À l’aube de sa deuxième décennie d’existence, l’heure est aussi venue, pour la plateforme lilloise, de renforcer ses liens avec le pôle UPCAT, dédié à l’étude de la préparation de supports et de catalyseurs pour la catalyse hétérogène à l’échelle du pilote préindustriel. « Nous sommes hébergés dans le même bâtiment, et cette proximité va nous aider à renforcer nos liens », souligne Sébastien Paul, qui dévoile par la même occasion un prochain gros investissement dont bénéficieront les deux entités : un système multiréacteur financé dans le cadre du CPER CHEMACT à hauteur de 1,05 M€… « Cette très grosse machine sera comme un trait d’union entre REALCAT et UPCAT », illustre l’enseignant-chercheur avant de soulever un ultime point : « Le concept de catalyse digitale nous tient bien sûr lui aussi particulièrement à cœur. Il nous reste encore énormément de choses à faire pour renforcer ce volet “IA” de REALCAT ». Le lancement, à l’été 2022, de la chaire industrielle SmartDigiCat, dédiée à ce sujet, y contribuera sans nul doute très largement, au même titre que d’autres initiatives, en cours ou à venir, menées autour de cette notion de catalyse digitale.
Digitale, d’une part, hybride d’autre part… « Et pourquoi pas les deux ?! », glisse finalement Sébastien Paul. Une perspective dont on ne peut dire pour l’heure si elle se concrétisera, mais une chose est sûre : l’équipe de REALCAT y songe déjà, et pourrait, qui sait, nous annoncer à l’occasion d’un prochain anniversaire la réalisation de cet autre grand « rêve de chercheur ».
[1] UMR CNRS 8181.
[2] Par ailleurs vice-président Valorisation et Lien science-société de l’Université de Lille.
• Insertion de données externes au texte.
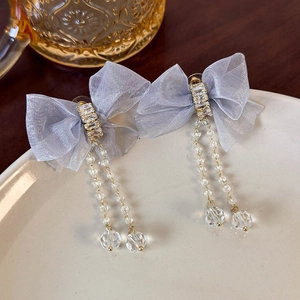 Close-up of blue mesh bow earrings with shimmering zircon center and long crystal tassels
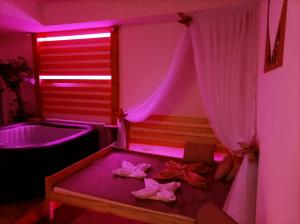 Posteľ alebo postele v izbe v ubytovaní Private Relax Armonia Wellness Apartment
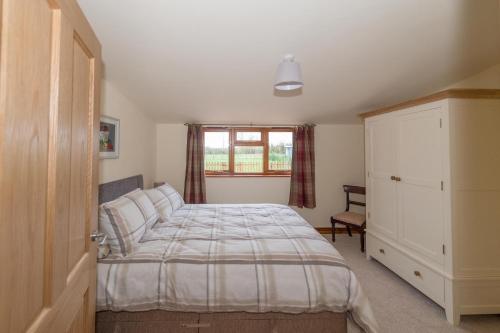 Un dormitorio con una cama grande y una ventana en The Old Cowstall, en Somerton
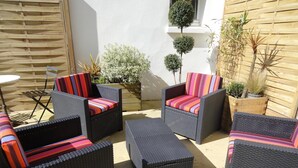 Ein Terrassenbereich im Freien mit Korbmöbeln, darunter Stühle und ein Tisch, umgeben von Topfpflanzen und einem Holzzaun.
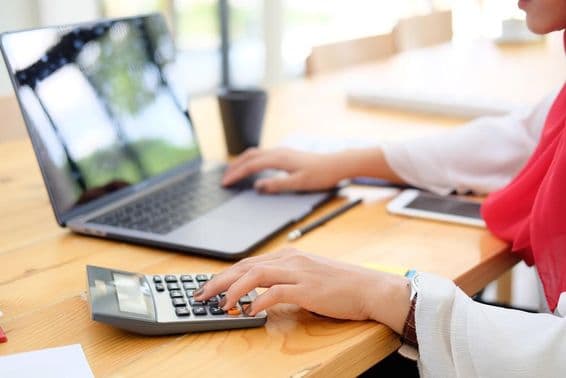 Female worker in Dubai calculating financial data with a calculator.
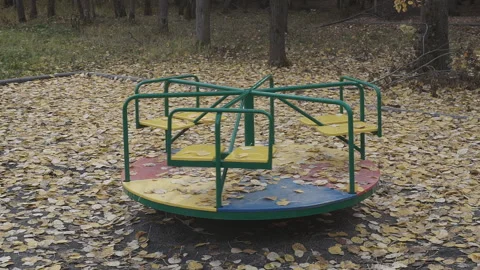 Old carousel is spinning against the background of the forest. Empty children's  Stock-Footage 97185881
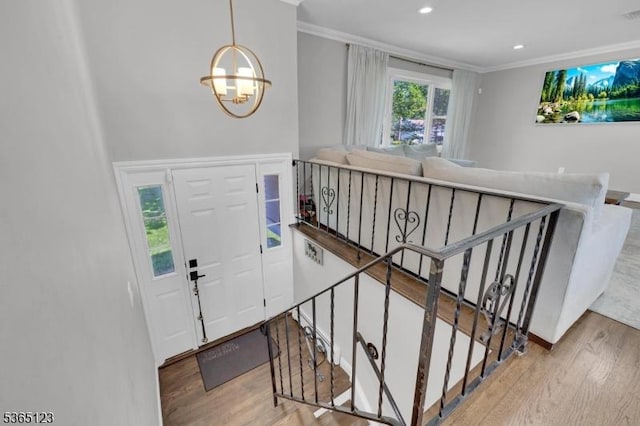 26 Robert St, Mount Olive Twp, NJ 07836 - entryway with wood finished floors, a chandelier, ornamental molding, and recessed lighting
[3] Complété par des fonds FEDER à hauteur de 700 000 euros en 2014, puis par des financements de 400 et 730 k€ apportés en 2022 et 2023 dans le cadre des Contrats de plan État-Région (CPER) « BiHautEcoDeFrance » et « CHEMACT », ainsi que par les campagnes d’investissements menées entre 2012 et 2023 par Centrale Lille et l’Université de Lille, pour un montant de 290 k€. Soit un montant total d’investissements de près de 11 M€.
[4] 37 aujourd’hui.
[5] Laboratory Information Management System.